Goodwin included all five of his summer recruits in his starting line-up with one of them, striker Curtis Main, scoring the only goal.
There were equally influential contributions from central defender Charles Dunne, wing-back Scott Tanser and midfield pair Alan Power and Greg Kiltie to leave Goodwin purring with satisfaction.
“I can’t remember ever putting that many debutants into a team for the first game of the season before,” he said.
“They all looked really good, along with the lads who were here before, and we have strength in depth now.
“It was great for Curtis to get off the mark so quickly, while Dunne was like a Rolls-Royce at the back at times. I was really pleased with all of them.”
Goodwin, meanwhile, reiterated his determination to hold onto key midfielder Jamie McGrath amid interest from clubs in Scotland and England.
“We’ve knocked back a couple of offers for him in the last couple of weeks, one from down south,” said Goodwin.
“The board have been brave because we know his value and a couple of hundred thousand here or there won’t cut it for a player who scored 17 goals for us last season.”
Dunfermline manager Peter Grant was left frustrated by a stoppage time decision to deny his team a penalty kick for handball against Saints defender Dunne.
“I’m shouting for a penalty kick but the referee - great credit to him - has explained himself afterwards,” said Grant. “Because the boy has miscontrolled it and it’s come up and hit his hand, it’s not handball.

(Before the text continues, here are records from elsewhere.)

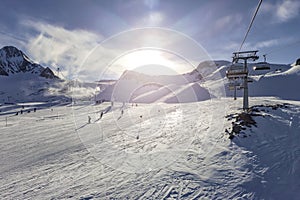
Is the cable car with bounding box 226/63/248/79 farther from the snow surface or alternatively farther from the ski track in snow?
the ski track in snow

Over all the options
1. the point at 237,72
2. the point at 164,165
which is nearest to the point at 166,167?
the point at 164,165

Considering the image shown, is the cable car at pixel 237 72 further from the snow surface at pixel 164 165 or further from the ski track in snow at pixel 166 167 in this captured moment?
the ski track in snow at pixel 166 167

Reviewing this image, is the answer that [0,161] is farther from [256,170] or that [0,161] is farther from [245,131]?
[245,131]

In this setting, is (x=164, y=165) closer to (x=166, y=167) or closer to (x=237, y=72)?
(x=166, y=167)

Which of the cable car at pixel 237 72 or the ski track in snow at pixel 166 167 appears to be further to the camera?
the cable car at pixel 237 72

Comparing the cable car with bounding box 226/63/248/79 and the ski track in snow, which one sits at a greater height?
the cable car with bounding box 226/63/248/79

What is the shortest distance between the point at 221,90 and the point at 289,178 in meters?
59.2

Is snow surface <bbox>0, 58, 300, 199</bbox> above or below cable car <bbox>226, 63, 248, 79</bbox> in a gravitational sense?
below

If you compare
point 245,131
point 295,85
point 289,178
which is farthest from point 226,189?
point 295,85

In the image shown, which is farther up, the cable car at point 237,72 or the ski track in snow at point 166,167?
the cable car at point 237,72

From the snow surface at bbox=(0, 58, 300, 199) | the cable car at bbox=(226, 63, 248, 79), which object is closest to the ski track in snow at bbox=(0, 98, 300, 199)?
the snow surface at bbox=(0, 58, 300, 199)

“But it’s such a bad rule because it’s not our fault he has miscontrolled it. At the end of the day, it should be a penalty kick - especially as he gave a free-kick for a similar thing in the first half.
“We played really well in the first half up until we lost the goal. Then you get a bit concerned because the boys stop believing in what they are doing. That’s the time you need to stay calm and keep doing what you are doing.”